Patient 1: 38-year male, confirmed RT-PCR positive for SARS-CoV-2 and moderate pneumonia was given HCQ 400 mg BID followed by 200 mg BID for 10 days and favipiravir at 1600 mg BID followed by 600 mg BID for 5 days.

There was progressive rise in creatinine with good urine output from day three of starting favipiravir. The favipiravir was stopped, creatinine showed a progressive decreasing trend in 48 hours and reached baseline in five days.
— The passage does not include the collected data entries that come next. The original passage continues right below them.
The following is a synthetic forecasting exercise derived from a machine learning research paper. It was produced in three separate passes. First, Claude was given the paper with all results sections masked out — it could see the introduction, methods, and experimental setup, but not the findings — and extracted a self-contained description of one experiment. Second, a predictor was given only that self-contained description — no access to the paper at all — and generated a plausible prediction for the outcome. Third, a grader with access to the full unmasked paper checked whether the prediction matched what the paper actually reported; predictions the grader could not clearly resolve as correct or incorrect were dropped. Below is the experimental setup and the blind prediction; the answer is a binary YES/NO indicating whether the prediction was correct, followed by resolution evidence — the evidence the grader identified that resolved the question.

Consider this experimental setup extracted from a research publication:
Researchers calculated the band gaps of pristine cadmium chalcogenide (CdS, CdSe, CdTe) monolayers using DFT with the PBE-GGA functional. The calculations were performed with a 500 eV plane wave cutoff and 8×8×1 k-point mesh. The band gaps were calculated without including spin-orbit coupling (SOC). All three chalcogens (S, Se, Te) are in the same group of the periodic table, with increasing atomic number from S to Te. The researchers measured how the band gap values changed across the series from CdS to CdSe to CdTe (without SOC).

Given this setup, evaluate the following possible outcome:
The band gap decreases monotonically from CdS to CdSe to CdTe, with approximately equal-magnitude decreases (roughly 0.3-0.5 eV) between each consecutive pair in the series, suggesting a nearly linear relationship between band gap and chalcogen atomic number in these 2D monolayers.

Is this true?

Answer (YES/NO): NO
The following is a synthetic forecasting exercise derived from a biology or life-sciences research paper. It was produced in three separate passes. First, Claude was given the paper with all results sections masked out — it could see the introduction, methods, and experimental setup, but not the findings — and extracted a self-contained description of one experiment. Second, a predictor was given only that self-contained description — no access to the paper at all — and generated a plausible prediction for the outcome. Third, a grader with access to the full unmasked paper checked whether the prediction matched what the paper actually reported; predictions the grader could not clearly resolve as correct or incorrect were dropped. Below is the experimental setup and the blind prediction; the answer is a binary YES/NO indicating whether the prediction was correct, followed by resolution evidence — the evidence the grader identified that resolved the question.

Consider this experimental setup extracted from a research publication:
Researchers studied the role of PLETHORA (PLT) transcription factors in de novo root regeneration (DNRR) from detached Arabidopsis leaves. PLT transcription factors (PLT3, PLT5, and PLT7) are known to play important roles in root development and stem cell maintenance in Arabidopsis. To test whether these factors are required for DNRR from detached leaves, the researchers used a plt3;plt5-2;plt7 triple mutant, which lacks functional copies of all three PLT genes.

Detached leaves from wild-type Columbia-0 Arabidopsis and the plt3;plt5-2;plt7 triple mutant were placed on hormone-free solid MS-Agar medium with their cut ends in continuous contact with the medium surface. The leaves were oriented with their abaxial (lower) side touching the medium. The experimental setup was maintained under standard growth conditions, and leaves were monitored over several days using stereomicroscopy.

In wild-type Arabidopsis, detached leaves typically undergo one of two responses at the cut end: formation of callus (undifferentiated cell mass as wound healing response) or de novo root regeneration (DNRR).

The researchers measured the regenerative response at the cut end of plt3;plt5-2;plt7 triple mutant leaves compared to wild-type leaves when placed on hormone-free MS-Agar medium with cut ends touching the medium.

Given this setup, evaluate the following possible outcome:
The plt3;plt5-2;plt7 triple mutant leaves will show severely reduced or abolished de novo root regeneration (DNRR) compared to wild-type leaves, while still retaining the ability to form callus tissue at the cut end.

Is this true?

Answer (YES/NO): NO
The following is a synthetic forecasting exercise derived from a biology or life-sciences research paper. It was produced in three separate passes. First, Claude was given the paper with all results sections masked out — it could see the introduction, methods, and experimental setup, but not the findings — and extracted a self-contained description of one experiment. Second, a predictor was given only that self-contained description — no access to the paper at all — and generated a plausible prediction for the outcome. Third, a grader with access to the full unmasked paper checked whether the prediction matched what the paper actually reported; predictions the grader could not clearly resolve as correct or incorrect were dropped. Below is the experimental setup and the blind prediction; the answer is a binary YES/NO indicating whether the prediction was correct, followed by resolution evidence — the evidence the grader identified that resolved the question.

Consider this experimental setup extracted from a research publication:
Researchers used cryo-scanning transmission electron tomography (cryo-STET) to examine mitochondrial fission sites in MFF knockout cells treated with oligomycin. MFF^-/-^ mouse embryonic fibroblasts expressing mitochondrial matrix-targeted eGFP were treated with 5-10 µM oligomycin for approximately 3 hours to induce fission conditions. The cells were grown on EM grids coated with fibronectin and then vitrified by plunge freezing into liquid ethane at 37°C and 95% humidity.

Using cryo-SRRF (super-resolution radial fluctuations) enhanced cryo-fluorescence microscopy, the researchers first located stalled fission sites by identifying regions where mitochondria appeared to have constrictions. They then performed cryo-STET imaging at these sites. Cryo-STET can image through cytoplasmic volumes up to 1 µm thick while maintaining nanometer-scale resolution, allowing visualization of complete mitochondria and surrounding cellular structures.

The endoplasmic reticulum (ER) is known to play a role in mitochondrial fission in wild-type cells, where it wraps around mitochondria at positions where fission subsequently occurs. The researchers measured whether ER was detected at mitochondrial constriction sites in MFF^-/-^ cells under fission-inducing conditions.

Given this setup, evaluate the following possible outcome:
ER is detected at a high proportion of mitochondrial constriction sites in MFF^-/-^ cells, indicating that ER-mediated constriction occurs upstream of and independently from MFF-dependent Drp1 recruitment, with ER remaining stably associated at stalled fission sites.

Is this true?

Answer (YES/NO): YES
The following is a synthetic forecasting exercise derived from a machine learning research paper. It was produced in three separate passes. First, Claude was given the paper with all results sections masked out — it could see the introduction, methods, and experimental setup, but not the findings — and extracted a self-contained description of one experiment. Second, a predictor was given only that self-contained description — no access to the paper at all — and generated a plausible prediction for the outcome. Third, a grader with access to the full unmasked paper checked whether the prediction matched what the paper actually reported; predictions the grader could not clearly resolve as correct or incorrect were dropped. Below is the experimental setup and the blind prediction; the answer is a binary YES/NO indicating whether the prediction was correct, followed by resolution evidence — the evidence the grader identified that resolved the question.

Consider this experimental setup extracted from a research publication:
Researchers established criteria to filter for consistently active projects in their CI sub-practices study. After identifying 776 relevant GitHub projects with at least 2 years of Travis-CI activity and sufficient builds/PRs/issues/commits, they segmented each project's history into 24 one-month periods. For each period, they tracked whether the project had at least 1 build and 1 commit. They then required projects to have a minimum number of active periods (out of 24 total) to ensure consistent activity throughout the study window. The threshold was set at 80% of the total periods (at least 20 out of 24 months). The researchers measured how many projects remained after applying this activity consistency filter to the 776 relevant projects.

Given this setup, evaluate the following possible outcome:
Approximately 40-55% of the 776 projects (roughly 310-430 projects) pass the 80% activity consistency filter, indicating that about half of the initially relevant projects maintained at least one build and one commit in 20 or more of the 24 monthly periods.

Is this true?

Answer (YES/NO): NO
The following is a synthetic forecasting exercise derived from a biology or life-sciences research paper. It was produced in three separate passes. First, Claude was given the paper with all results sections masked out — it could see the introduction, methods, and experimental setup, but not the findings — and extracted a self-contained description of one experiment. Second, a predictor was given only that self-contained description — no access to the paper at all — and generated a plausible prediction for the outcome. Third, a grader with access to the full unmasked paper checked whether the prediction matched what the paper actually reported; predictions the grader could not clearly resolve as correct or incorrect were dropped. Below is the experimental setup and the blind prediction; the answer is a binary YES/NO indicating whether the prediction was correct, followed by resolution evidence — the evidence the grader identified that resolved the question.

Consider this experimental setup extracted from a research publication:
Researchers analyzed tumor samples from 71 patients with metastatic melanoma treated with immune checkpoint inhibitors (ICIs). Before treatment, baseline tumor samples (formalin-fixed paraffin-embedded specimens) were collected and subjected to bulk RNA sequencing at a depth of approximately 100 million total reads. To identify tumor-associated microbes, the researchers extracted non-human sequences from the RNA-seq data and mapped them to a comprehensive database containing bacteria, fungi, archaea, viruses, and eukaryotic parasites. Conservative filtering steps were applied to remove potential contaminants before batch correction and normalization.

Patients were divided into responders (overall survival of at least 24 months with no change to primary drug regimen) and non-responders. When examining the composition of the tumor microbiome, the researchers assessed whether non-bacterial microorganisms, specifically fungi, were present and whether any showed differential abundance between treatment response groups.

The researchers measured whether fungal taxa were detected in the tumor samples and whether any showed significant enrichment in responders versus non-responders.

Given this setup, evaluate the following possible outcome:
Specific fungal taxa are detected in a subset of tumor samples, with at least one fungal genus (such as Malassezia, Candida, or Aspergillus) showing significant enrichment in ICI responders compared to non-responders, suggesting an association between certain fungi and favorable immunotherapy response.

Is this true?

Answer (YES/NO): NO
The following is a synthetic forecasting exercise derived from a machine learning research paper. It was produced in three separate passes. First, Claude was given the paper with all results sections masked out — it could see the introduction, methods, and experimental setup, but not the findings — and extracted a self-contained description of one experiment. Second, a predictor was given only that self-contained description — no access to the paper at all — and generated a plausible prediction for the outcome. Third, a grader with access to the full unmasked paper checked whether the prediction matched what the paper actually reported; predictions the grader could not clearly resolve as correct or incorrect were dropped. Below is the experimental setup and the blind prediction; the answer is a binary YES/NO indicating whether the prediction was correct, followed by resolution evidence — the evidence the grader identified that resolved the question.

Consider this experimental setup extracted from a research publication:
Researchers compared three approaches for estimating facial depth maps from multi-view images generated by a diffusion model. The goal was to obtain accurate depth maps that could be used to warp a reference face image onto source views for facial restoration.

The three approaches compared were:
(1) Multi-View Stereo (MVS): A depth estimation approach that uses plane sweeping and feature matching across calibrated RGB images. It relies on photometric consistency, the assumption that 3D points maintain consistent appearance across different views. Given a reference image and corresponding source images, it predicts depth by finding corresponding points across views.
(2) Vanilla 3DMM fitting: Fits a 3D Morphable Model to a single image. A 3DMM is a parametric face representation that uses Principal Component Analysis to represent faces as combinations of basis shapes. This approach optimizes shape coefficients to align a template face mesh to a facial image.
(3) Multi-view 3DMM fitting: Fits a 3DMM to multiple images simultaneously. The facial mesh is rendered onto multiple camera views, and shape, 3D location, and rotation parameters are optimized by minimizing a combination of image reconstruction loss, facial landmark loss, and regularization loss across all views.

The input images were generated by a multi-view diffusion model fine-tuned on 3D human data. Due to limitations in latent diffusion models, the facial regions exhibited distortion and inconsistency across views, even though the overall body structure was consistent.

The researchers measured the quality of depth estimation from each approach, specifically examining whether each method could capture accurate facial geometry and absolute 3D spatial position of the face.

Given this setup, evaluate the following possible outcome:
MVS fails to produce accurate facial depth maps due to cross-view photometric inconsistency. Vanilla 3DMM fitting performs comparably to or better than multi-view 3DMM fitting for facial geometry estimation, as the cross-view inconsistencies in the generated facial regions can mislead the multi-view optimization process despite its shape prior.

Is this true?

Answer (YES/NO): NO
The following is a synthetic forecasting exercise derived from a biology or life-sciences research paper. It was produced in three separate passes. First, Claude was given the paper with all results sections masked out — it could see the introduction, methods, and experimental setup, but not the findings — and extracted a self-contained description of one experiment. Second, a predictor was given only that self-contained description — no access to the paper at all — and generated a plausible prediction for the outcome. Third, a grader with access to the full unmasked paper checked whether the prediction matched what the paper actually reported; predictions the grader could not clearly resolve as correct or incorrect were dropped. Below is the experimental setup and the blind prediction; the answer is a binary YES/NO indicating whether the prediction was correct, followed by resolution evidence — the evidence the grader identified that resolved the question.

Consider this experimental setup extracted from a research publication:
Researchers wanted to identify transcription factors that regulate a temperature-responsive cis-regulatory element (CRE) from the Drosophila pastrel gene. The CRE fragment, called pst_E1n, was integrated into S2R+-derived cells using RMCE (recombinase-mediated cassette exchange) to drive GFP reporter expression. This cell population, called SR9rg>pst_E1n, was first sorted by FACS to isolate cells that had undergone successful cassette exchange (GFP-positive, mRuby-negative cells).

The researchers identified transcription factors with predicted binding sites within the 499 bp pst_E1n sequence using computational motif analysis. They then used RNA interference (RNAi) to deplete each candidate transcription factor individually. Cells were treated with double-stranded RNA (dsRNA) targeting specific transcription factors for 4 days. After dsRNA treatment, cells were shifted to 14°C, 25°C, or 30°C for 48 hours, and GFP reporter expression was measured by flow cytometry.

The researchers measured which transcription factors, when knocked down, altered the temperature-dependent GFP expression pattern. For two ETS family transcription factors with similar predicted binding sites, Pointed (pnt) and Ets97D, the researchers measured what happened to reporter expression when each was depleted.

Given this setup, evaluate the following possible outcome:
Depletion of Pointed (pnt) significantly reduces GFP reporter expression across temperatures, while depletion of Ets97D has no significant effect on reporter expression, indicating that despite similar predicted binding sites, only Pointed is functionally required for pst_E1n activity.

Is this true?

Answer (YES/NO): NO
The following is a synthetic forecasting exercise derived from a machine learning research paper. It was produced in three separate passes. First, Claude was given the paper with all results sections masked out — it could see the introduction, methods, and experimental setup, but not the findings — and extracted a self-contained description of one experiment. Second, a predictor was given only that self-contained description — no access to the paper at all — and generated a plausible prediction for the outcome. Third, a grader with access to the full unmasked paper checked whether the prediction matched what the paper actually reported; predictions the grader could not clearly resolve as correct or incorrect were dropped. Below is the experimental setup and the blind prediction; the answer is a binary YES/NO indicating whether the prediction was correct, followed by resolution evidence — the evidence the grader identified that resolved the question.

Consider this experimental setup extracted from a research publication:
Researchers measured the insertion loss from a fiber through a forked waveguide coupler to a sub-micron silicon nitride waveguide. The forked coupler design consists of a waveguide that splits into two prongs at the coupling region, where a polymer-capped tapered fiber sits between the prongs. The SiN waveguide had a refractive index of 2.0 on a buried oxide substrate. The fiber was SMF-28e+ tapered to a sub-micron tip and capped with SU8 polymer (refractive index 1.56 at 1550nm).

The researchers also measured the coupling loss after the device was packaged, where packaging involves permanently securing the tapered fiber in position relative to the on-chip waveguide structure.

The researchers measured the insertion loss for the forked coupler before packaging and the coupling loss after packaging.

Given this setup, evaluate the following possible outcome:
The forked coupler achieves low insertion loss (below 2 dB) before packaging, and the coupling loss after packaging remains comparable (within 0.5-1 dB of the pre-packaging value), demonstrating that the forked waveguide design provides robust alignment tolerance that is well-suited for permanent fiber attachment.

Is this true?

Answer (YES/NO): YES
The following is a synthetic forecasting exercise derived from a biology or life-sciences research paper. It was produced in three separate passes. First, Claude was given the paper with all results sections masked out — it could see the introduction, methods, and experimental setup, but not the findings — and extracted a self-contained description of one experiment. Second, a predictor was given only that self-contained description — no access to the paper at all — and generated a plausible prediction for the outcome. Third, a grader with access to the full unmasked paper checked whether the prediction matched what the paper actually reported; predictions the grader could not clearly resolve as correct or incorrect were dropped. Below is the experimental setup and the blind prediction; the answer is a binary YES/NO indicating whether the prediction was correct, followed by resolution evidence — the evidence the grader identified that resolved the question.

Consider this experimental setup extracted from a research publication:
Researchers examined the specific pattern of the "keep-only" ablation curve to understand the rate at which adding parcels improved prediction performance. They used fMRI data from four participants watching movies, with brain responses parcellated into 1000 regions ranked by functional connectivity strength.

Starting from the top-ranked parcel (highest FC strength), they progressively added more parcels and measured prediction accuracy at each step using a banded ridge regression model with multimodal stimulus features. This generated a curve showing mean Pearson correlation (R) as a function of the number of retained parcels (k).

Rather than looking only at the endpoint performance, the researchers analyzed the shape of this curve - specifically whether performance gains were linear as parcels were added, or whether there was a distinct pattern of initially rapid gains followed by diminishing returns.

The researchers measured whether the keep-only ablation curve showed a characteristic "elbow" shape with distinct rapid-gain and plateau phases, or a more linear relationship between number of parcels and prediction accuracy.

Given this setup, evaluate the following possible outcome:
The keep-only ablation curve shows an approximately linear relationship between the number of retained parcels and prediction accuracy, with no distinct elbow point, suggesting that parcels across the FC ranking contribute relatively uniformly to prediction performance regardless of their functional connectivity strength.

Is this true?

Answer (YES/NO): NO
Patient 2: 51-year male, RT-PCR positive, severe COVID-19 was started on HCQ and favipiravir at same dose as in patient one along with methylprednisolone 40 mg BID for days and enoxaparin 40 mg subcutaneous once daily. His serum creatinine started increasing 48 hours after favipiravir with non-oliguria. The respiratory failure showed improvement in four days. The patients favipiravir was stopped and renal functions improved over three days.

The AKI in both patients was non-oliguric, urine analysis unremarkable and ultrasound showed no features of obstructive uropathy and renal vasculature thrombosis. The AKI improved within 24-48 hours of favipiravir discontinuation proving temporal association of drug induced nephrotoxicity. Both our patients had resolving respiratory failure and inflammatory markers which cannot explain direct SARS-CoV-2 related AKI. The patients had normal renal functions at baseline, did not have any hemodynamic alterations and superadded bacterial or fungal sepsis.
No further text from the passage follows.